| Source extract |
=== Section Start ===

Glad to see you're still active. Used to lurk pretty heavy on your arrogancy.net forums back in the day. Randomly thought about Smash Bro X so now I'm here showing support, haha.
Detroit's number one detective in his first case! Play the role of Primo Richards as he solves the murder of a rich debutante in the city. Filled with an abundance of characters, locations, clues, twists and turns, you are challenged with finding the true culprit in the mystery.
This is a demo version of the first full game in the series. It covers the first 15 minutes or so of the game, which basically serves as a tutorial for the rest of the game as it opens up and allows you many more choices and much more freedom. The full game will have quite a few characters to interview, multiple paths, multiple relationships to manage, 5+ minigames that will help you get more clues, and multiple endings depending on how well you solve the case.
Note, there is a relatively small percentage of stand-in art and music in this demo that is gradually being replaced. This demo was released for a game jam, so development was cut-off at a certain point. Art and music will be updated for the release version. This is a solo development (art, music, dev, writing), so I just need to find the time to sneak updates in!
Glad to see you're still active. Used to lurk pretty heavy on your arrogancy.net forums back in the day. Randomly thought about Smash Bro X so now I'm here showing support, haha.
amazing bro its cool
Very nice presentation, but still just a visual novel. I don't like the pacing because there's often a loading screen and it even makes me wait for text to appear. I did test the autosave feature and that works very smoothly, so good job with that. Unfortunately I feel like the game got softlocked after I found the phone and toothbrushes because I can't get Aiesha to analyze the phone and nothing I do seems to make the game progress
Thats where the demo ends unfortunately, which is why that "fourth wall" message is in there that says you can kind of look around but not really progress. My cut-off point got hit due to this being entered into a game jam, so that's as far as I got, haha.
Hmm, not too shabby of a detective game! Feels like it's doing a decent job recreating that 'ace attorney' visual novel style, and its got some fancy and appealing presentation to it: pretty promising stuff!
In terms of feedback:
I know it's a demo so it's still under development, but the game was pretty rough in some aspects, especially the audio department which had tons of overused sound effects (like the droplet sound) and the music cutting in and out haphazardly. It looks pretty good in most respects, though, so I'm hoping it all gets polished in future!

=== Section End ===

| Task instructions |
(A) What is the name of the character the player controls on the detective game page?
(B) Pick up the detective game page after its final comment and continue it.
The listing comes from a separate source and is unrelated to the detective game page.

| Data extract |
=== Section Start ===

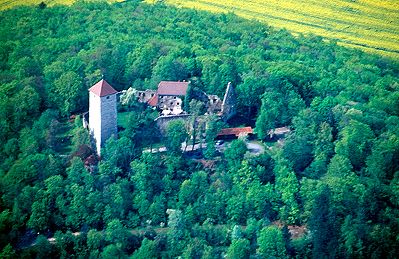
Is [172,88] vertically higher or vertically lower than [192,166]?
higher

=== Section End ===

| Solved tasks |
(A) Primo Richards

(B)
It can get a bit overly verbose at times. I don't know why, for example, the chief was giving me this whole history lesson and opinion piece on the victim's backstory: not only is it too much front-loaded exposition, it feels like that should be stuff I should be picking up during the case if it is relevant, while the chief, as the hard-ass he is, should just be giving me the bare minimum starting details and let me hit the street pronto!
Maybe it's just me, but I found the rhythm of the character emotes to be a bit strange? The way they emote was just a bit awkward at times, like maybe they return to neutral too quickly instead of staying with their pose, or the explosive effects are a bit too fast and confusing, or how some side characters are frozen and lacking any sort of unique poses compared to main characters, etc.
Nothing major, but there were a few typos and grammar mistakes here and there: nothing enough to hurt comprehension so it's ok, but definitively give it a once-over when you have some time.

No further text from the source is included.